For this exercise, return only the lines in the records below from the one holding "Stad Van Oude" through the one holding "Apartamento para Venda", including both, exactly as they appear and without pictures.

Information given:
————————

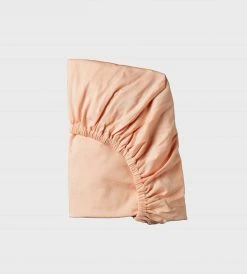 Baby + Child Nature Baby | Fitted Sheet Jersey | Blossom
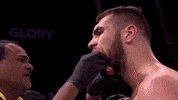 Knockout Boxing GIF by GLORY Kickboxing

————————

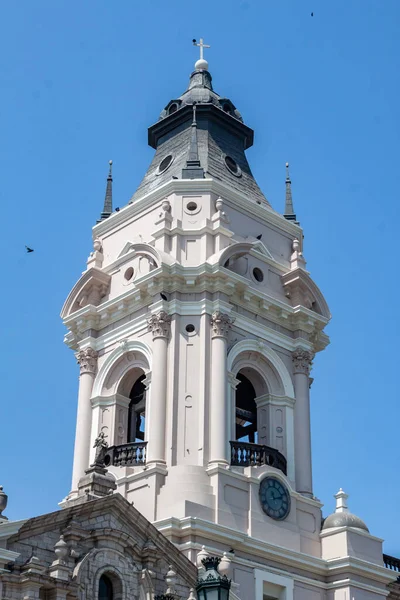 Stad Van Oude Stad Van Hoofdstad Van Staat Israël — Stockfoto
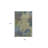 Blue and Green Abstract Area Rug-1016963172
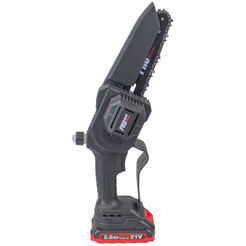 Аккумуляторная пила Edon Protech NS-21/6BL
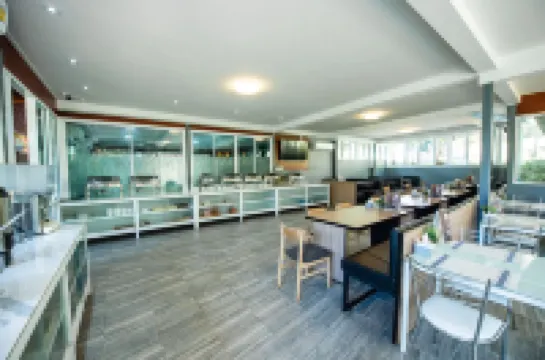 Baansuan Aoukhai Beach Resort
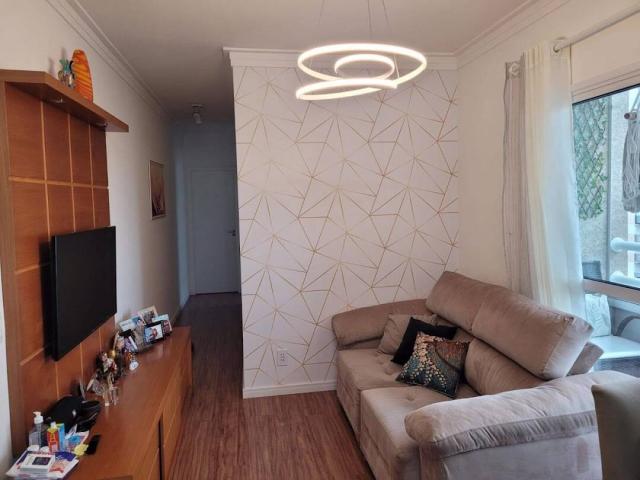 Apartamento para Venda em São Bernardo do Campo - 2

————————

Reply to the exercise:
 Stad Van Oude Stad Van Hoofdstad Van Staat Israël — Stockfoto
 Blue and Green Abstract Area Rug-1016963172
 Аккумуляторная пила Edon Protech NS-21/6BL
 Baansuan Aoukhai Beach Resort
 Apartamento para Venda em São Bernardo do Campo - 2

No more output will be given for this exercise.